Set the data down again, exactly as it reads, but without the pictures.

-- Begin Data supplied --

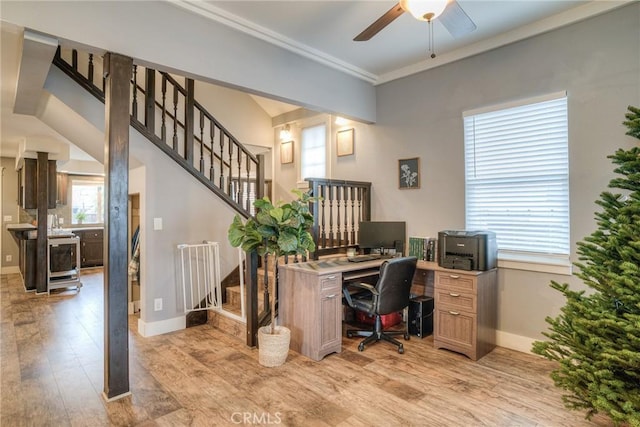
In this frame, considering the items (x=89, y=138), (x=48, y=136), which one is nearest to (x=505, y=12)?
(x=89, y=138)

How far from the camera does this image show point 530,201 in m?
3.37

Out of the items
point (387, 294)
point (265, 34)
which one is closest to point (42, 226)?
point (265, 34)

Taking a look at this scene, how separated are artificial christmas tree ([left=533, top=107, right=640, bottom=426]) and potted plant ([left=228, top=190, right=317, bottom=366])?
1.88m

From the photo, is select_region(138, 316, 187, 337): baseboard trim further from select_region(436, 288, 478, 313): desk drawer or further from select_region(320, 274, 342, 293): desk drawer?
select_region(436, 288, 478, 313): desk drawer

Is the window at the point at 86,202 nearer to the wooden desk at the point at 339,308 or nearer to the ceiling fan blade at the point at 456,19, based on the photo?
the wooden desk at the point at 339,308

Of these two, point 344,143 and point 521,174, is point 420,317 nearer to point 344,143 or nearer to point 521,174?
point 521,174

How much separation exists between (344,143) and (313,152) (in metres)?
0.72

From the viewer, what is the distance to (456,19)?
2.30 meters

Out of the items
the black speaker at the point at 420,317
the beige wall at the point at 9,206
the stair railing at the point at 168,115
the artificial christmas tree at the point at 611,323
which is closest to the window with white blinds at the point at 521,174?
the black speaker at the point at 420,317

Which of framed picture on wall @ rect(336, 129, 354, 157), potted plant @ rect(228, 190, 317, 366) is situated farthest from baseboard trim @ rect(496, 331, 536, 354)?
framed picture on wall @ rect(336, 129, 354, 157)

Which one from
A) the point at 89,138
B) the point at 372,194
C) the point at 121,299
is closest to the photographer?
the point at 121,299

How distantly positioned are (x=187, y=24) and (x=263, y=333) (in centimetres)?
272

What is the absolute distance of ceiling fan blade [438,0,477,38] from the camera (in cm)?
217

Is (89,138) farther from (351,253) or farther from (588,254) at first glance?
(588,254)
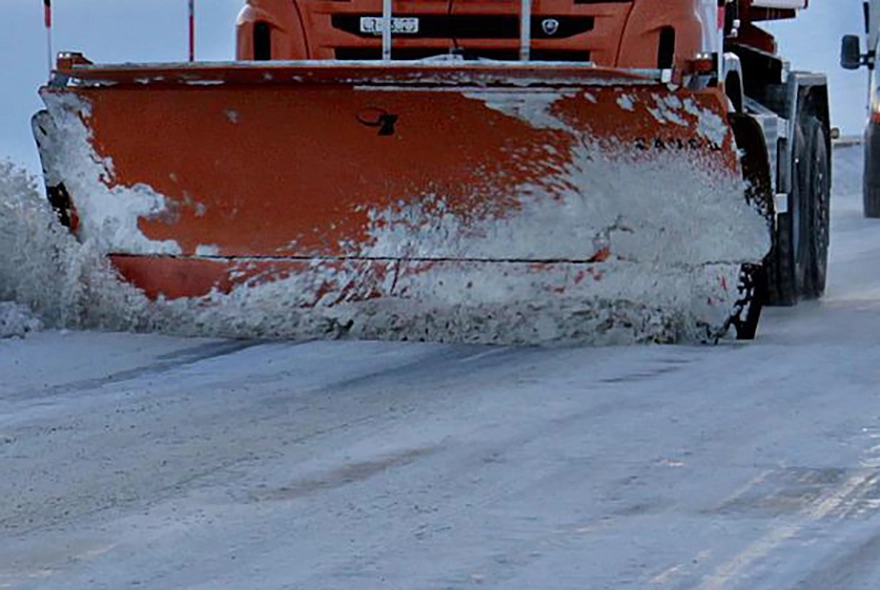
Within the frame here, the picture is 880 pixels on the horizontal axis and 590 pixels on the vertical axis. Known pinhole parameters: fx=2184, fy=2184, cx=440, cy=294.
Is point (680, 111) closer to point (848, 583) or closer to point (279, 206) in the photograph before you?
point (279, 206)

-- End Data supplied --

■ Output of the task ■
In this frame, considering the items (x=89, y=138), (x=48, y=136), which one is nearest to (x=505, y=12)?
(x=89, y=138)

How far from the camera does this image show point 530,201 in m?
3.37

Out of the items
point (387, 294)
point (265, 34)
which one is closest to point (42, 226)?
point (265, 34)

Taking a look at this scene, how separated are artificial christmas tree ([left=533, top=107, right=640, bottom=426]) and potted plant ([left=228, top=190, right=317, bottom=366])?
1.88m

From the photo, is select_region(138, 316, 187, 337): baseboard trim further from select_region(436, 288, 478, 313): desk drawer or further from select_region(320, 274, 342, 293): desk drawer?
select_region(436, 288, 478, 313): desk drawer

Is the window at the point at 86,202 nearer to the wooden desk at the point at 339,308 or nearer to the ceiling fan blade at the point at 456,19, based on the photo?
the wooden desk at the point at 339,308

Of these two, point 344,143 and point 521,174, is point 420,317 nearer to point 344,143 or nearer to point 521,174?
point 521,174

How much separation exists between (344,143) and (313,152) (in metres)?
0.72

From the viewer, what is the distance to (456,19)?
2.30 meters

Out of the items
the black speaker at the point at 420,317
the beige wall at the point at 9,206
the stair railing at the point at 168,115
the artificial christmas tree at the point at 611,323
which is closest to the window with white blinds at the point at 521,174?
the black speaker at the point at 420,317

Which of framed picture on wall @ rect(336, 129, 354, 157), potted plant @ rect(228, 190, 317, 366) is situated farthest from baseboard trim @ rect(496, 331, 536, 354)?
framed picture on wall @ rect(336, 129, 354, 157)

Which one from
A) the point at 89,138
B) the point at 372,194
C) the point at 121,299
is closest to the photographer?
the point at 121,299

How distantly positioned are (x=187, y=24) and (x=263, y=333) (in centimetres)?
272

What is the absolute distance of ceiling fan blade [438,0,477,38] from the camera (in cm)?
217

Is (89,138) farther from (351,253) or farther from (588,254) at first glance?
(588,254)
Within the frame here, the picture is 880 pixels on the horizontal axis and 590 pixels on the vertical axis. Known pinhole parameters: fx=2184, fy=2184, cx=440, cy=294.
Is point (680, 111) closer to point (848, 583) or closer to point (279, 206) in the photograph before you?
point (279, 206)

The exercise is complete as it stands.